▸ **Stated task**
Reproduce each row below character for character, blank rows included.

▸ **Entries shown**
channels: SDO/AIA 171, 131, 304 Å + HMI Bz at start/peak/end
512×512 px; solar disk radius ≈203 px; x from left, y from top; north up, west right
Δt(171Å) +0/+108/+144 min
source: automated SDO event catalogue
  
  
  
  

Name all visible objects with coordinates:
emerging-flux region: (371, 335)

▸ **Exercise result**
channels: SDO/AIA 171, 131, 304 Å + HMI Bz at start/peak/end
512×512 px; solar disk radius ≈203 px; x from left, y from top; north up, west right
Δt(171Å) +0/+108/+144 min
source: automated SDO event catalogue
  
  
  
  

Name all visible objects with coordinates:
emerging-flux region: (371, 335)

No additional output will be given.